Questions —
(a) Translate this sentence from the passage on HABI photoinitiators into Spanish: "Upon irradiation with UV or short wavelength visible light, HABI compounds generate lophyl radicals that are inactive towards methacrylate groups but are capable of abstracting thiol hydrogens to afford thiyl radicals."
(b) According to the passage on HABI photoinitiators, at what irradiation wavelength did both examined HABI compounds give rapid thiol–ene polymerization rates?
(c) Write the next few sentences of the passage on HABI photoinitiators, following on from its final sentence and keeping its style.

*** Excerpted passage Section Begins ***

Upon irradiation with UV or short wavelength visible light, HABI compounds generate lophyl radicals that are inactive towards methacrylate groups but are capable of abstracting thiol hydrogens to afford thiyl radicals. Unlike the conventional CQ/tertiary amine photoinitiatior system, HABI compounds were shown to be efficient as visible- and UV-active initiators for thiol–ene photopolymerizations owing to the aforementioned thiol hydrogen abstraction mechanism. To address the shortcomings of o-Cl-HABI, a commercially-available HABI photoinitiator with limited solubility and low visible light absorptivity, a novel, bis(hydroxyhexyl)-functionalized HABI was successfully synthesized and demonstrated improved solubility in monomer and organic solvents, in addition to raised blue light absorbance, resulting in increased thiol–ene photopolymerization rates upon blue light irradiation. Notably, both examined HABI compounds exhibited good absorptivity and afforded rapid thiol–ene polymerization rates upon 405 nm irradiation, demonstrating their compatibility with emergent violet LED dental light sources.

*** Excerpted passage Section Ends ***
*** Data under study Section Begins ***

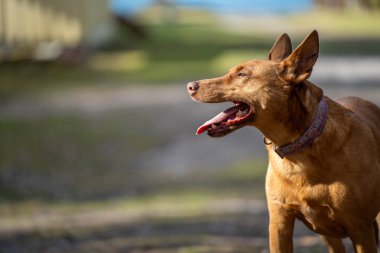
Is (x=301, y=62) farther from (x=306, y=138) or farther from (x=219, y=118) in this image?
(x=219, y=118)

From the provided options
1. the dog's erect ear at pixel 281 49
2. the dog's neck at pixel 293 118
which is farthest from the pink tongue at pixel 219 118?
the dog's erect ear at pixel 281 49

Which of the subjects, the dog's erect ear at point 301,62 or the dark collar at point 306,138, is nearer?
the dog's erect ear at point 301,62

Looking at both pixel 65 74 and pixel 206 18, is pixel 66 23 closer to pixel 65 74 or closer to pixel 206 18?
pixel 65 74

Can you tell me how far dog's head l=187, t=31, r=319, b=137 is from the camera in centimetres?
625

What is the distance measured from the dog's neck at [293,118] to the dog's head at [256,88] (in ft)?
0.07

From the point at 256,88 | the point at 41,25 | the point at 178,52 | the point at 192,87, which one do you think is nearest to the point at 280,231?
the point at 256,88

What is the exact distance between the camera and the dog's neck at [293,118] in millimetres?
6292

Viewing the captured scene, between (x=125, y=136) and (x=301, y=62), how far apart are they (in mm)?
10817

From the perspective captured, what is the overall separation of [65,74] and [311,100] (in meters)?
17.8

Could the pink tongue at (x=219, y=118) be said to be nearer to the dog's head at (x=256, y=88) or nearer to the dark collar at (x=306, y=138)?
the dog's head at (x=256, y=88)

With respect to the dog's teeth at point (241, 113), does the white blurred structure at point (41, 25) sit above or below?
below

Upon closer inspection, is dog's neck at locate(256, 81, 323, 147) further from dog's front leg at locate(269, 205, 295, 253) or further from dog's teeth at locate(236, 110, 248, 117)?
dog's front leg at locate(269, 205, 295, 253)

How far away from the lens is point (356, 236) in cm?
638

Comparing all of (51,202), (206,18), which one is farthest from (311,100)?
(206,18)
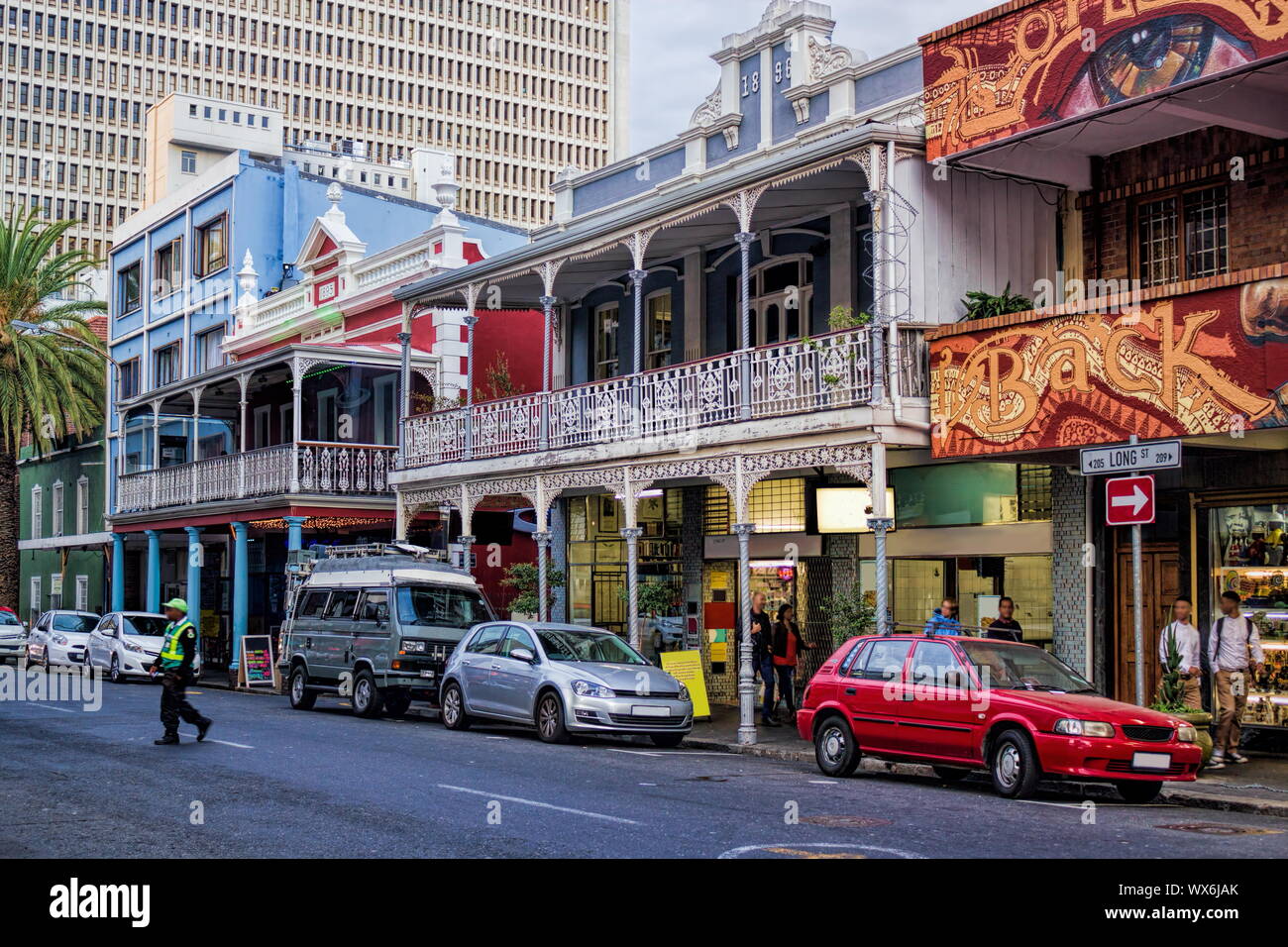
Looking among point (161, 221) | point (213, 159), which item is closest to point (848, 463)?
point (161, 221)

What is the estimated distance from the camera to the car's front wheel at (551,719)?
18.3m

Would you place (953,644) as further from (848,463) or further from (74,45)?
(74,45)

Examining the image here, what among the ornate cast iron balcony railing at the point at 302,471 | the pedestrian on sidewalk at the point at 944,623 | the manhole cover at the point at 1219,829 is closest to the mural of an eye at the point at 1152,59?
the pedestrian on sidewalk at the point at 944,623

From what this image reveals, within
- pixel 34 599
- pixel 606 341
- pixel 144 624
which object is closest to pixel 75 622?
pixel 144 624

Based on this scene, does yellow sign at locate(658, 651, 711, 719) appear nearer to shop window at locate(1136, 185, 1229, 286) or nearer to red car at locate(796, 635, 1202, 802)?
red car at locate(796, 635, 1202, 802)

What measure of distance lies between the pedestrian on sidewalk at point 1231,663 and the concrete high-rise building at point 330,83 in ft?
313

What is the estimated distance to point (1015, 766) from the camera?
13461mm

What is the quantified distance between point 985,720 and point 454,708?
28.8 feet

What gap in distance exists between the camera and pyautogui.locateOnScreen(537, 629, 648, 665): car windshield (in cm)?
1911

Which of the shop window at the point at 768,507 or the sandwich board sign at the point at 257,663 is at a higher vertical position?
the shop window at the point at 768,507

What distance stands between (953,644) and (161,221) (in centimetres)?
3606

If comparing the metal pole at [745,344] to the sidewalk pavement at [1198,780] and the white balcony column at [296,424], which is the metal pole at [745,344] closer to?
the sidewalk pavement at [1198,780]

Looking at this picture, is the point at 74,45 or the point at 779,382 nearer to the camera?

*** Data under study Section Ends ***

Expected responses —
(a) Al ser irradiados con luz UV o con luz visible de longitud de onda corta, los compuestos HABI generan radicales lofilo que son inactivos frente a los grupos metacrilato, pero que son capaces de abstraer hidrógenos de tiol para dar radicales tiilo.

(b) 405 nm.

(c)
The potential for p-HOH-HABI to act as photoinitiator of a glass-forming, thiol–ene based dental restorative was demonstrated using a model thiol–ene formulation. Extended blue light irradiation of the resin formulation yielded vitrified, cross-linked polymer matrices that were significantly more homogeneous than methacrylate based polymer networks photopolymerized under equivalent irradiation conditions. The observed disparity in network homogeneity was attributed to the different polymerization mechanisms for the two examined systems.

Highlights.

• A novel, bis(hydroxyhexyl)-functionalized hexaarylbiimidazole (HABI) compound was examined as an efficient visible- and UV-light-active initiator for thiol–ene photopolymerization.

• Affixing hydroxyhexyl functional groups to the HABI core significantly improved solubility of resultant photoinitiator compound compared with the parent material.

• Compared with conventional photoinitiators, HABIs exhibited improved sensitivity as visible light photoinitiators for thiol–ene resin formulations.